We determined to attack through this pass. There was danger that if our planes got through on their way out, clouds might close in behind them before their return, shrouding the pass. In that case we might lose two whole air groups. To guard against this contingency, I decided to detail one plane, with an experienced officer, to remain in the pass as a weather observer while the rest were on the far side of the mountains. This officer would have authority to recall the planes if he saw the weather starting to close in. For this assignment, in view of his excellent judgment and experience, I selected Commander Ault. He was badly disappointed, since he naturally wanted to lead his planes in combat. The date set for the attack was March 10. The cruisers Australia, Chicago, Astoria and Louisville, and four destroyers, all under the command of Rear Admiral John Gregory Grace, of the Royal Navy, were detached and left behind to guard the passages through the Louisiades Islands against an enemy sortie in our rear. The rest of us proceeded westward into the Gulf of Papua, passing only 60 miles south of Port Moresby.

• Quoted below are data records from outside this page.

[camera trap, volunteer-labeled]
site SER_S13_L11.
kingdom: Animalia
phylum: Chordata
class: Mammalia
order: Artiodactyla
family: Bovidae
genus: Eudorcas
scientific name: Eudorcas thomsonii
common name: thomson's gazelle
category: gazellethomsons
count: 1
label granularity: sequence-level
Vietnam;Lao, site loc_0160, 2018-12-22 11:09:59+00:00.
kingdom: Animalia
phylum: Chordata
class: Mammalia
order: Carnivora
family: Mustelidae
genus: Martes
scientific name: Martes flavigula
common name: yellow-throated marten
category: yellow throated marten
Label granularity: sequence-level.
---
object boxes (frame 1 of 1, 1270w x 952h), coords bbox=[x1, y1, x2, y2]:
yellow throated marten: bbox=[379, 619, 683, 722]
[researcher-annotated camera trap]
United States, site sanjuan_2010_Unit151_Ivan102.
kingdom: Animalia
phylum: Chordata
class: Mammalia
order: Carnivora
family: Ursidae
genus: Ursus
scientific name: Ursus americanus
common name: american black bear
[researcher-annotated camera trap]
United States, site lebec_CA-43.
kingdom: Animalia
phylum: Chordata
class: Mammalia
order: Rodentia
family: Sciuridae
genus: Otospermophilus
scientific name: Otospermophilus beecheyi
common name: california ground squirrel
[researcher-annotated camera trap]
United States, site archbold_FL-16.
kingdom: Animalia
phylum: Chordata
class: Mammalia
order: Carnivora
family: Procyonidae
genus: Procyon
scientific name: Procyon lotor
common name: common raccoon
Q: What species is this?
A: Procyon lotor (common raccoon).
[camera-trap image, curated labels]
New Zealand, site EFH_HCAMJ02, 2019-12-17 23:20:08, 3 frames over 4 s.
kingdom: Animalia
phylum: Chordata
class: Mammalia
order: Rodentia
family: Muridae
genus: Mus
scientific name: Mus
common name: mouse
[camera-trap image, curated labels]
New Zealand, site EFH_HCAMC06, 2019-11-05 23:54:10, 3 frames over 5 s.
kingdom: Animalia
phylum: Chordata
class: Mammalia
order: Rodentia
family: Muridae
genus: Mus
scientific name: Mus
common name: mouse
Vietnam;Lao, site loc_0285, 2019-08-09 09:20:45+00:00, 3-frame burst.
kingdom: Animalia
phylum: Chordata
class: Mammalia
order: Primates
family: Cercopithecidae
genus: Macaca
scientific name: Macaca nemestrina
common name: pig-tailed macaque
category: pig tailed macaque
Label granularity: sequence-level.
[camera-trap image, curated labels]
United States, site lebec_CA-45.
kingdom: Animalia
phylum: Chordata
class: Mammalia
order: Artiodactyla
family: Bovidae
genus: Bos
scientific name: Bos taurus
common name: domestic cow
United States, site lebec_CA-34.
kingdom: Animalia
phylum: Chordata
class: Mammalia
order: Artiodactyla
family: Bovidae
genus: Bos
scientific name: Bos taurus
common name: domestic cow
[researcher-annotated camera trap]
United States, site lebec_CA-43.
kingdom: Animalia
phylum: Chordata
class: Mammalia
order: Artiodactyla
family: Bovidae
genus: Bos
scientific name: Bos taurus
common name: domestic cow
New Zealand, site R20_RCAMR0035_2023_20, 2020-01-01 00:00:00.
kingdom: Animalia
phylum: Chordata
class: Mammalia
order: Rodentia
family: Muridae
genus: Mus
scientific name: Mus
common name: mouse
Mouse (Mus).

It was shortly after daylight when we arrived in the Gulf of Papua. In this sheltered area, we found little or no wind, and we could see that the pass through the mountains was clear. We kept within 15 miles of the coast, despite the numerous forbidding coral heads plainly visible in the clear water. Steaming at full speed to get sufficient wind over our decks, we launched our heavily loaded torpedo planes and dive bombers, with escorting fighter units. Snuggling to gain altitude. Lieutenant Commander Jimmie Brett’s torpedo squadron, at the last minute, received the benefit of an updraft of air and cleared the pass with a bare 500 feet to spare. When the groups sighted Salamaua and Lae, they saw two enemy cruisers and four destroyers in the harbors, with five transports and two cargo ships busily unloading supplies onto the beaches. Farther out, another Japanese task force was approaching. It contained an additional cruiser and five destroyers, six transports, and a seaplane tender of the Kamoi class. Until they heard the roar of engines and saw the flight swooping down from the mountains, the Japanese had no idea American planes were anywhere within miles of them.

To the enemy’s complete surprise, our torpedo planes and bombers swept into the harbors and the dive bombers pushed over in their attacks. When it was all over, five transports or cargo ships had been sunk, a destroyer had blown up, a mine layer was apparently sinking, and a 1,000-pound bomb had landed on each of two cruisers. Two additional destroyers were reported as dead in the water. Antiaircraft fire had been light, but one scout bomber of the Lexington group had been shot down. An enemy float plane which had tried to oppose the attack was picked off by Lieutenant Noel Gaylor of the Lexington, who sent it flaming into the sea. Another had been driven off, trailing smoke.

After the return of our planes through the pass, we were elated as we counted them and saw that all but one were present. As soon as all were safely aboard, we headed east for our fueling rendezvous and to rejoin our rear-guard cruisers. It had been a most successful attack and had demonstrated that two or more carriers could work together in combat as a team. It delayed the enemy’s plans for the capture of Port Moresby and began the attrition of his shipping that was eventually to be a major cause of his downfall. Admiral Nimitz congratulated Admiral Brown on a raid “well planned and well executed.”